What is the difference between a disposable tourist and a real citizen? The simple answer is constitutional protection. Indeed, without clearly written and time tested constitutional protections, your citizenship is only a temporary travel pass exposed to the caprices of local politicians, foreign governments, assertive media, or anyone else who can throw their weight around and who wants to take a crack at you.
 
Before committing to a glossy CBI program advertisement, investors have to do competent due diligence on their preferred CBI program, which includes reading the applicable revocation clause in the country’s constitution and/or pertinent regulation. Independent analysis enables investors to readily identify any false impressions created by second-hand sources.
 
Why revocation clauses are necessary
 
To be sure, the inclusion of a revocation clause in the constitution is standard practice. They are needed for the protection and well being of the host country. Nonetheless, a legitimate revocation clause should be subject to due process. Additionally, it should be limited to false representation during the application process or crimes against the state, such as being convicted for treason or sedition.
 
Furthermore, an overreaching revocation clause is not the solution for weeding out undesirables.

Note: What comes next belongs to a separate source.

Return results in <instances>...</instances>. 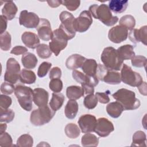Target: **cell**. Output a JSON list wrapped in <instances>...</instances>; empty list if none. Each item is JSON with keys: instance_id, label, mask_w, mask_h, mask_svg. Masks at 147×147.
<instances>
[{"instance_id": "obj_31", "label": "cell", "mask_w": 147, "mask_h": 147, "mask_svg": "<svg viewBox=\"0 0 147 147\" xmlns=\"http://www.w3.org/2000/svg\"><path fill=\"white\" fill-rule=\"evenodd\" d=\"M20 80L22 83L30 84L36 82V76L33 71L22 69L20 74Z\"/></svg>"}, {"instance_id": "obj_44", "label": "cell", "mask_w": 147, "mask_h": 147, "mask_svg": "<svg viewBox=\"0 0 147 147\" xmlns=\"http://www.w3.org/2000/svg\"><path fill=\"white\" fill-rule=\"evenodd\" d=\"M13 140L11 136L7 132L1 134L0 146H13Z\"/></svg>"}, {"instance_id": "obj_40", "label": "cell", "mask_w": 147, "mask_h": 147, "mask_svg": "<svg viewBox=\"0 0 147 147\" xmlns=\"http://www.w3.org/2000/svg\"><path fill=\"white\" fill-rule=\"evenodd\" d=\"M98 99L95 95L93 94H88L85 96L83 101L84 106L88 109H94L98 104Z\"/></svg>"}, {"instance_id": "obj_20", "label": "cell", "mask_w": 147, "mask_h": 147, "mask_svg": "<svg viewBox=\"0 0 147 147\" xmlns=\"http://www.w3.org/2000/svg\"><path fill=\"white\" fill-rule=\"evenodd\" d=\"M22 42L30 49H35L40 45L38 36L31 32H25L21 36Z\"/></svg>"}, {"instance_id": "obj_39", "label": "cell", "mask_w": 147, "mask_h": 147, "mask_svg": "<svg viewBox=\"0 0 147 147\" xmlns=\"http://www.w3.org/2000/svg\"><path fill=\"white\" fill-rule=\"evenodd\" d=\"M36 53L41 59H48L52 55V51L49 46L45 44H40L36 48Z\"/></svg>"}, {"instance_id": "obj_5", "label": "cell", "mask_w": 147, "mask_h": 147, "mask_svg": "<svg viewBox=\"0 0 147 147\" xmlns=\"http://www.w3.org/2000/svg\"><path fill=\"white\" fill-rule=\"evenodd\" d=\"M33 90L24 85H17L15 87L14 94L21 107L27 111L32 109Z\"/></svg>"}, {"instance_id": "obj_28", "label": "cell", "mask_w": 147, "mask_h": 147, "mask_svg": "<svg viewBox=\"0 0 147 147\" xmlns=\"http://www.w3.org/2000/svg\"><path fill=\"white\" fill-rule=\"evenodd\" d=\"M84 94V90L80 86H71L68 87L66 90V95L69 99H79L83 96Z\"/></svg>"}, {"instance_id": "obj_55", "label": "cell", "mask_w": 147, "mask_h": 147, "mask_svg": "<svg viewBox=\"0 0 147 147\" xmlns=\"http://www.w3.org/2000/svg\"><path fill=\"white\" fill-rule=\"evenodd\" d=\"M7 128V125L6 123H1L0 125V134L5 132Z\"/></svg>"}, {"instance_id": "obj_21", "label": "cell", "mask_w": 147, "mask_h": 147, "mask_svg": "<svg viewBox=\"0 0 147 147\" xmlns=\"http://www.w3.org/2000/svg\"><path fill=\"white\" fill-rule=\"evenodd\" d=\"M86 59L84 57L80 55L73 54L67 58L65 61V65L70 70H75V69L82 67Z\"/></svg>"}, {"instance_id": "obj_33", "label": "cell", "mask_w": 147, "mask_h": 147, "mask_svg": "<svg viewBox=\"0 0 147 147\" xmlns=\"http://www.w3.org/2000/svg\"><path fill=\"white\" fill-rule=\"evenodd\" d=\"M146 137L145 133L141 130L137 131L133 136L132 144L131 146H146Z\"/></svg>"}, {"instance_id": "obj_36", "label": "cell", "mask_w": 147, "mask_h": 147, "mask_svg": "<svg viewBox=\"0 0 147 147\" xmlns=\"http://www.w3.org/2000/svg\"><path fill=\"white\" fill-rule=\"evenodd\" d=\"M11 35L8 32H5L0 36V48L4 51H7L11 47Z\"/></svg>"}, {"instance_id": "obj_10", "label": "cell", "mask_w": 147, "mask_h": 147, "mask_svg": "<svg viewBox=\"0 0 147 147\" xmlns=\"http://www.w3.org/2000/svg\"><path fill=\"white\" fill-rule=\"evenodd\" d=\"M20 65L18 62L13 57L9 58L6 63V70L4 75V80L11 84H15L20 79Z\"/></svg>"}, {"instance_id": "obj_27", "label": "cell", "mask_w": 147, "mask_h": 147, "mask_svg": "<svg viewBox=\"0 0 147 147\" xmlns=\"http://www.w3.org/2000/svg\"><path fill=\"white\" fill-rule=\"evenodd\" d=\"M78 103L75 100L70 99L68 100L64 110L66 117L70 119L75 118L78 112Z\"/></svg>"}, {"instance_id": "obj_32", "label": "cell", "mask_w": 147, "mask_h": 147, "mask_svg": "<svg viewBox=\"0 0 147 147\" xmlns=\"http://www.w3.org/2000/svg\"><path fill=\"white\" fill-rule=\"evenodd\" d=\"M82 145L83 146H97L99 144V138L94 134L86 133L82 137Z\"/></svg>"}, {"instance_id": "obj_45", "label": "cell", "mask_w": 147, "mask_h": 147, "mask_svg": "<svg viewBox=\"0 0 147 147\" xmlns=\"http://www.w3.org/2000/svg\"><path fill=\"white\" fill-rule=\"evenodd\" d=\"M15 87L13 84L9 82H3L1 86V91L2 93L6 95H10L14 92Z\"/></svg>"}, {"instance_id": "obj_43", "label": "cell", "mask_w": 147, "mask_h": 147, "mask_svg": "<svg viewBox=\"0 0 147 147\" xmlns=\"http://www.w3.org/2000/svg\"><path fill=\"white\" fill-rule=\"evenodd\" d=\"M52 66V64L51 63L44 61L42 62L39 66L38 71H37V75L40 78H43L47 74L48 72L49 71V69Z\"/></svg>"}, {"instance_id": "obj_22", "label": "cell", "mask_w": 147, "mask_h": 147, "mask_svg": "<svg viewBox=\"0 0 147 147\" xmlns=\"http://www.w3.org/2000/svg\"><path fill=\"white\" fill-rule=\"evenodd\" d=\"M97 68L98 64L96 61L92 59H86L81 67L83 72L91 77L96 76Z\"/></svg>"}, {"instance_id": "obj_6", "label": "cell", "mask_w": 147, "mask_h": 147, "mask_svg": "<svg viewBox=\"0 0 147 147\" xmlns=\"http://www.w3.org/2000/svg\"><path fill=\"white\" fill-rule=\"evenodd\" d=\"M59 18L61 24L59 29L64 33L68 40L73 38L76 34V32L73 26L75 20L74 16L67 11H63L60 14Z\"/></svg>"}, {"instance_id": "obj_53", "label": "cell", "mask_w": 147, "mask_h": 147, "mask_svg": "<svg viewBox=\"0 0 147 147\" xmlns=\"http://www.w3.org/2000/svg\"><path fill=\"white\" fill-rule=\"evenodd\" d=\"M48 5L51 7H57L59 6L62 3V1L59 0H53V1H47Z\"/></svg>"}, {"instance_id": "obj_38", "label": "cell", "mask_w": 147, "mask_h": 147, "mask_svg": "<svg viewBox=\"0 0 147 147\" xmlns=\"http://www.w3.org/2000/svg\"><path fill=\"white\" fill-rule=\"evenodd\" d=\"M15 116V113L11 109H3L0 108V122L9 123L11 122Z\"/></svg>"}, {"instance_id": "obj_54", "label": "cell", "mask_w": 147, "mask_h": 147, "mask_svg": "<svg viewBox=\"0 0 147 147\" xmlns=\"http://www.w3.org/2000/svg\"><path fill=\"white\" fill-rule=\"evenodd\" d=\"M140 92L144 95H146V82H142L140 86L137 87Z\"/></svg>"}, {"instance_id": "obj_9", "label": "cell", "mask_w": 147, "mask_h": 147, "mask_svg": "<svg viewBox=\"0 0 147 147\" xmlns=\"http://www.w3.org/2000/svg\"><path fill=\"white\" fill-rule=\"evenodd\" d=\"M68 38L59 29L53 31L51 41L49 43V47L55 56H57L60 52L67 45Z\"/></svg>"}, {"instance_id": "obj_8", "label": "cell", "mask_w": 147, "mask_h": 147, "mask_svg": "<svg viewBox=\"0 0 147 147\" xmlns=\"http://www.w3.org/2000/svg\"><path fill=\"white\" fill-rule=\"evenodd\" d=\"M121 70V81L124 83L132 87H138L143 82L142 76L126 64H122Z\"/></svg>"}, {"instance_id": "obj_49", "label": "cell", "mask_w": 147, "mask_h": 147, "mask_svg": "<svg viewBox=\"0 0 147 147\" xmlns=\"http://www.w3.org/2000/svg\"><path fill=\"white\" fill-rule=\"evenodd\" d=\"M61 76V69L58 67H55L52 68L49 72V78L50 79H60Z\"/></svg>"}, {"instance_id": "obj_29", "label": "cell", "mask_w": 147, "mask_h": 147, "mask_svg": "<svg viewBox=\"0 0 147 147\" xmlns=\"http://www.w3.org/2000/svg\"><path fill=\"white\" fill-rule=\"evenodd\" d=\"M21 62L25 68L27 69H33L36 67L38 63V60L33 53L28 52L22 55Z\"/></svg>"}, {"instance_id": "obj_13", "label": "cell", "mask_w": 147, "mask_h": 147, "mask_svg": "<svg viewBox=\"0 0 147 147\" xmlns=\"http://www.w3.org/2000/svg\"><path fill=\"white\" fill-rule=\"evenodd\" d=\"M114 130L113 123L107 118L102 117L97 119L94 131L101 137L108 136Z\"/></svg>"}, {"instance_id": "obj_2", "label": "cell", "mask_w": 147, "mask_h": 147, "mask_svg": "<svg viewBox=\"0 0 147 147\" xmlns=\"http://www.w3.org/2000/svg\"><path fill=\"white\" fill-rule=\"evenodd\" d=\"M112 96L119 102L125 110H133L138 109L140 101L136 98L135 93L126 88H121L114 92Z\"/></svg>"}, {"instance_id": "obj_12", "label": "cell", "mask_w": 147, "mask_h": 147, "mask_svg": "<svg viewBox=\"0 0 147 147\" xmlns=\"http://www.w3.org/2000/svg\"><path fill=\"white\" fill-rule=\"evenodd\" d=\"M40 20L38 16L33 12H29L26 10L21 11L19 17V23L26 28H35L38 26Z\"/></svg>"}, {"instance_id": "obj_11", "label": "cell", "mask_w": 147, "mask_h": 147, "mask_svg": "<svg viewBox=\"0 0 147 147\" xmlns=\"http://www.w3.org/2000/svg\"><path fill=\"white\" fill-rule=\"evenodd\" d=\"M92 24V16L89 11H82L77 18L74 21L73 26L75 32L83 33L87 31Z\"/></svg>"}, {"instance_id": "obj_41", "label": "cell", "mask_w": 147, "mask_h": 147, "mask_svg": "<svg viewBox=\"0 0 147 147\" xmlns=\"http://www.w3.org/2000/svg\"><path fill=\"white\" fill-rule=\"evenodd\" d=\"M131 64L133 66L138 68L141 67H146V65L147 63V59L146 58L141 55H137L134 56L131 59Z\"/></svg>"}, {"instance_id": "obj_18", "label": "cell", "mask_w": 147, "mask_h": 147, "mask_svg": "<svg viewBox=\"0 0 147 147\" xmlns=\"http://www.w3.org/2000/svg\"><path fill=\"white\" fill-rule=\"evenodd\" d=\"M48 99L49 94L44 88H36L33 90V101L38 107L47 105Z\"/></svg>"}, {"instance_id": "obj_26", "label": "cell", "mask_w": 147, "mask_h": 147, "mask_svg": "<svg viewBox=\"0 0 147 147\" xmlns=\"http://www.w3.org/2000/svg\"><path fill=\"white\" fill-rule=\"evenodd\" d=\"M124 110L122 105L118 101L111 102L106 106L107 114L112 118H118Z\"/></svg>"}, {"instance_id": "obj_3", "label": "cell", "mask_w": 147, "mask_h": 147, "mask_svg": "<svg viewBox=\"0 0 147 147\" xmlns=\"http://www.w3.org/2000/svg\"><path fill=\"white\" fill-rule=\"evenodd\" d=\"M100 59L103 65L110 70L119 71L123 64V60L120 59L117 49L112 47H108L103 49Z\"/></svg>"}, {"instance_id": "obj_24", "label": "cell", "mask_w": 147, "mask_h": 147, "mask_svg": "<svg viewBox=\"0 0 147 147\" xmlns=\"http://www.w3.org/2000/svg\"><path fill=\"white\" fill-rule=\"evenodd\" d=\"M117 51L121 60H127L131 59L135 55L134 47L131 45L126 44L119 47Z\"/></svg>"}, {"instance_id": "obj_37", "label": "cell", "mask_w": 147, "mask_h": 147, "mask_svg": "<svg viewBox=\"0 0 147 147\" xmlns=\"http://www.w3.org/2000/svg\"><path fill=\"white\" fill-rule=\"evenodd\" d=\"M33 145V139L32 137L25 134L21 135L17 141V146L20 147H32Z\"/></svg>"}, {"instance_id": "obj_19", "label": "cell", "mask_w": 147, "mask_h": 147, "mask_svg": "<svg viewBox=\"0 0 147 147\" xmlns=\"http://www.w3.org/2000/svg\"><path fill=\"white\" fill-rule=\"evenodd\" d=\"M72 75L73 78L77 82L80 83L81 84L87 83L91 84L92 86L95 87L98 84L99 82V80L97 76L91 77L86 75L85 74L79 71L74 70L72 73Z\"/></svg>"}, {"instance_id": "obj_42", "label": "cell", "mask_w": 147, "mask_h": 147, "mask_svg": "<svg viewBox=\"0 0 147 147\" xmlns=\"http://www.w3.org/2000/svg\"><path fill=\"white\" fill-rule=\"evenodd\" d=\"M63 82L60 79H52L49 84V87L51 90L55 93L60 92L63 89Z\"/></svg>"}, {"instance_id": "obj_23", "label": "cell", "mask_w": 147, "mask_h": 147, "mask_svg": "<svg viewBox=\"0 0 147 147\" xmlns=\"http://www.w3.org/2000/svg\"><path fill=\"white\" fill-rule=\"evenodd\" d=\"M18 8L16 4L12 1L5 2V5L2 9V13L7 20H12L17 13Z\"/></svg>"}, {"instance_id": "obj_14", "label": "cell", "mask_w": 147, "mask_h": 147, "mask_svg": "<svg viewBox=\"0 0 147 147\" xmlns=\"http://www.w3.org/2000/svg\"><path fill=\"white\" fill-rule=\"evenodd\" d=\"M128 36V30L121 25L111 28L108 33V38L113 42L118 44L126 40Z\"/></svg>"}, {"instance_id": "obj_15", "label": "cell", "mask_w": 147, "mask_h": 147, "mask_svg": "<svg viewBox=\"0 0 147 147\" xmlns=\"http://www.w3.org/2000/svg\"><path fill=\"white\" fill-rule=\"evenodd\" d=\"M96 117L91 114H84L80 117L78 122L83 133L94 132L96 124Z\"/></svg>"}, {"instance_id": "obj_46", "label": "cell", "mask_w": 147, "mask_h": 147, "mask_svg": "<svg viewBox=\"0 0 147 147\" xmlns=\"http://www.w3.org/2000/svg\"><path fill=\"white\" fill-rule=\"evenodd\" d=\"M12 103L11 98L6 95L5 94L0 95V108L3 109H7L10 106Z\"/></svg>"}, {"instance_id": "obj_35", "label": "cell", "mask_w": 147, "mask_h": 147, "mask_svg": "<svg viewBox=\"0 0 147 147\" xmlns=\"http://www.w3.org/2000/svg\"><path fill=\"white\" fill-rule=\"evenodd\" d=\"M119 25L124 26L127 30H132L136 25V20L131 15H125L119 20Z\"/></svg>"}, {"instance_id": "obj_30", "label": "cell", "mask_w": 147, "mask_h": 147, "mask_svg": "<svg viewBox=\"0 0 147 147\" xmlns=\"http://www.w3.org/2000/svg\"><path fill=\"white\" fill-rule=\"evenodd\" d=\"M64 99L65 98L63 94L59 92H53L52 94V97L49 102V106L53 110L56 111L61 107L63 105Z\"/></svg>"}, {"instance_id": "obj_17", "label": "cell", "mask_w": 147, "mask_h": 147, "mask_svg": "<svg viewBox=\"0 0 147 147\" xmlns=\"http://www.w3.org/2000/svg\"><path fill=\"white\" fill-rule=\"evenodd\" d=\"M146 33L147 26L145 25L140 29H133L129 33V38L131 41L134 44L141 42L144 45H146Z\"/></svg>"}, {"instance_id": "obj_16", "label": "cell", "mask_w": 147, "mask_h": 147, "mask_svg": "<svg viewBox=\"0 0 147 147\" xmlns=\"http://www.w3.org/2000/svg\"><path fill=\"white\" fill-rule=\"evenodd\" d=\"M38 36L44 41H49L51 40L53 35V32L51 29V26L49 21L45 18H40V22L37 27Z\"/></svg>"}, {"instance_id": "obj_48", "label": "cell", "mask_w": 147, "mask_h": 147, "mask_svg": "<svg viewBox=\"0 0 147 147\" xmlns=\"http://www.w3.org/2000/svg\"><path fill=\"white\" fill-rule=\"evenodd\" d=\"M110 92L109 91L105 92H96L95 96H96L98 100L103 104H106L109 102L110 101V98L109 97V94Z\"/></svg>"}, {"instance_id": "obj_25", "label": "cell", "mask_w": 147, "mask_h": 147, "mask_svg": "<svg viewBox=\"0 0 147 147\" xmlns=\"http://www.w3.org/2000/svg\"><path fill=\"white\" fill-rule=\"evenodd\" d=\"M128 6V1L111 0L109 1V7L111 11L115 14L124 12Z\"/></svg>"}, {"instance_id": "obj_34", "label": "cell", "mask_w": 147, "mask_h": 147, "mask_svg": "<svg viewBox=\"0 0 147 147\" xmlns=\"http://www.w3.org/2000/svg\"><path fill=\"white\" fill-rule=\"evenodd\" d=\"M66 136L70 138H76L80 135V131L77 125L73 123L67 124L64 129Z\"/></svg>"}, {"instance_id": "obj_7", "label": "cell", "mask_w": 147, "mask_h": 147, "mask_svg": "<svg viewBox=\"0 0 147 147\" xmlns=\"http://www.w3.org/2000/svg\"><path fill=\"white\" fill-rule=\"evenodd\" d=\"M96 76L98 80L109 84H118L121 82V75L119 72L110 70L100 64H98Z\"/></svg>"}, {"instance_id": "obj_47", "label": "cell", "mask_w": 147, "mask_h": 147, "mask_svg": "<svg viewBox=\"0 0 147 147\" xmlns=\"http://www.w3.org/2000/svg\"><path fill=\"white\" fill-rule=\"evenodd\" d=\"M63 5L65 6L69 11L76 10L80 6V1H62Z\"/></svg>"}, {"instance_id": "obj_52", "label": "cell", "mask_w": 147, "mask_h": 147, "mask_svg": "<svg viewBox=\"0 0 147 147\" xmlns=\"http://www.w3.org/2000/svg\"><path fill=\"white\" fill-rule=\"evenodd\" d=\"M1 18V34H3L5 32L6 28H7V19L3 15L0 16Z\"/></svg>"}, {"instance_id": "obj_1", "label": "cell", "mask_w": 147, "mask_h": 147, "mask_svg": "<svg viewBox=\"0 0 147 147\" xmlns=\"http://www.w3.org/2000/svg\"><path fill=\"white\" fill-rule=\"evenodd\" d=\"M89 11L94 18L99 20L108 26L115 25L118 21V17L113 16L109 6L104 3L100 5L94 4L90 6Z\"/></svg>"}, {"instance_id": "obj_4", "label": "cell", "mask_w": 147, "mask_h": 147, "mask_svg": "<svg viewBox=\"0 0 147 147\" xmlns=\"http://www.w3.org/2000/svg\"><path fill=\"white\" fill-rule=\"evenodd\" d=\"M49 106L46 105L34 110L30 114V121L34 126H42L51 121L55 114Z\"/></svg>"}, {"instance_id": "obj_51", "label": "cell", "mask_w": 147, "mask_h": 147, "mask_svg": "<svg viewBox=\"0 0 147 147\" xmlns=\"http://www.w3.org/2000/svg\"><path fill=\"white\" fill-rule=\"evenodd\" d=\"M82 88H83V90H84V94H87V95L94 94V86H92L91 84H87V83L82 84Z\"/></svg>"}, {"instance_id": "obj_50", "label": "cell", "mask_w": 147, "mask_h": 147, "mask_svg": "<svg viewBox=\"0 0 147 147\" xmlns=\"http://www.w3.org/2000/svg\"><path fill=\"white\" fill-rule=\"evenodd\" d=\"M28 51V49L23 46L18 45L14 47L11 51H10L11 54H13L15 55H24Z\"/></svg>"}]
</instances>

Instead, the CBI country has an obligation to conduct thorough due diligence during the application process. As a result, the occasional bad actors will be preemptively excluded before they are granted citizenship.
 
Indeed, revoking citizenship simply makes a bigger mess of an already difficult situation if an undesirable should slip through the system. Therefore, it is imperative that everyone involved avoids cutting corners with due diligence. Only in the most extraordinary situations should it ever be necessary to invoke the revocation clause.
 
Analysis of nine well-established citizenship by investment programs reveals strong constitutional protections but also exposes cracks that wise investors should certainly be aware of.
 
St Kitts and Nevis
 
St Kitts and Nevis CBI program was unveiled in 1984, soon after the country’s obtaining independence in 1983. Saint Christopher and Nevis Citizenship by Investment Regulations do not include a revocation clause. However, we can assume that since the country’s independence and the introduction of the CBI program were nearly simultaneous, the revocation clause in the constitution would apply to the CBI program as well.
 
The original Federation of St Kitts and Nevis Constitution 1983 would apply by default and their citizenship revocation policy is clearly referenced under clause 94(d):
 
“[…] for depriving of his citizenship any person who has become a citizen by virtue of registration or naturalization if his citizenship was obtained by false representation or fraud or willful concealment of material facts or if he is convicted under any law of an act of treason or sedition”.
 
The clause is not ambiguous – though it does leave the government latitude in terms of interpretation – and the intention of the legislature is clearly written.